Safety checks: Run the response through content classifiers. Does it contain anything harmful, inappropriate, or policy-violating? Catch it here.
Format validation: If you expected structured output, validate it. Malformed responses should retry or fallback, not reach the user.
Consistency checks: Does the response contradict earlier statements in the conversation? Does it make promises your system can’t keep?
A very small model can be used here to minimise latency.
7. Response formatting
Final stage: prepare the response that will be sent to the user.
PII restoration: Remember those placeholders? Replace them with the original values from your mapping. The user sees real names and data; the model only ever saw redacted versions.
Then cache the response (if appropriate) and return to the user.
The Feedback Loop: Learn and Improve
One piece I haven’t mentioned: the feedback loop.
User feedback — explicit (thumbs up/down, ratings) and implicit (follow-up questions, task completion) — flows back into your system.

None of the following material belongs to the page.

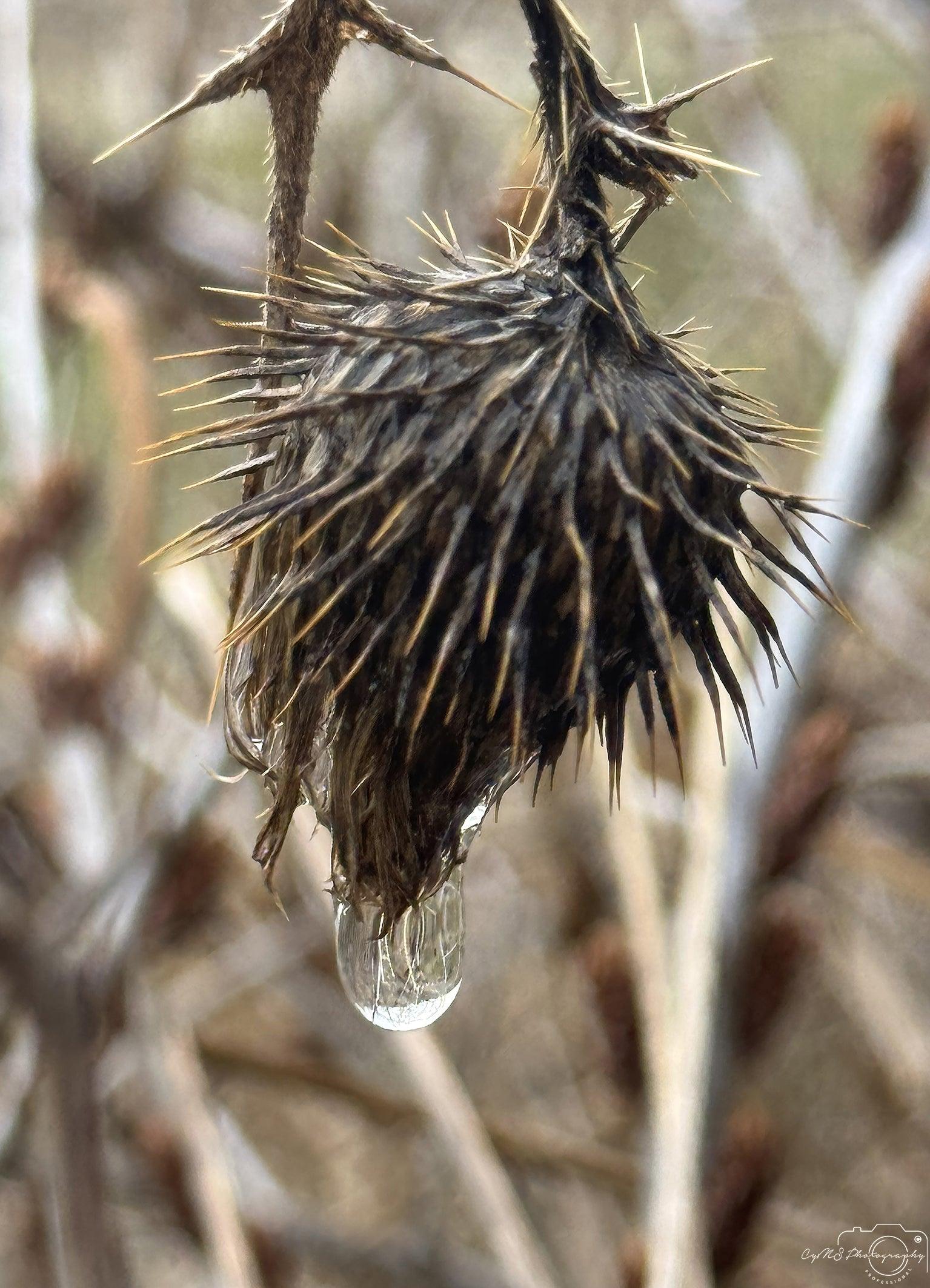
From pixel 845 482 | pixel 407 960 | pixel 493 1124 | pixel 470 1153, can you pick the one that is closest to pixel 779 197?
pixel 845 482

This informs:
Cache invalidation: If users consistently dislike a cached response, invalidate it.
Memory updates: Store what worked and what didn’t for future context
Retrieval tuning: If certain documents consistently lead to inadequate responses, adjust their ranking
Model routing: If one model consistently performs better for certain query types, update routing rules
This is how your system gets smarter over time without retraining models.
Principles Behind the Architecture
A few principles that shaped these decisions:
Fail early, fail cheap: Catch problems as early as possible in the pipeline. Intent classification and cache checks are cheap. Model inference is expensive. Don’t spend the expensive compute on queries you’re going to reject anyway.
Defence in depth: Don’t rely on any single safety mechanism. Intent classification, input guardrails, and output guardrails all catch different things. Overlap is fine — missing something isn’t.
Separate concerns: Each stage has one job. Context engineering doesn’t know about caching. Guardrails don’t know about routing. This makes the system testable and maintainable.
Make it observable: Every stage should emit metrics such as cache hit rates, guardrail trigger rates, model latencies, and feedback signals. You can’t improve what you can’t measure.
What I’d Do Differently
If I were starting over:
Add semantic caching earlier. I underestimated how much duplicate work we were doing.
Invest more in intent classification. A good classifier up front saves so much complexity downstream.
Build the feedback loop from day one. Feedback makes the system self-improve over time.
Wrapping Up
This architecture isn’t perfect, and it’s certainly not the only way to build production AI-powered systems. But it handles the problems I kept running into: sensitive data, expensive inference, unreliable outputs, and the need to improve over time.
The pattern applies whether you’re building a customer support bot, a document analysis tool, or an internal knowledge assistant — the specific implementations change; the stages don’t.
If you’re building something similar, I’d love to hear what’s working for you. What am I missing? What would you do differently?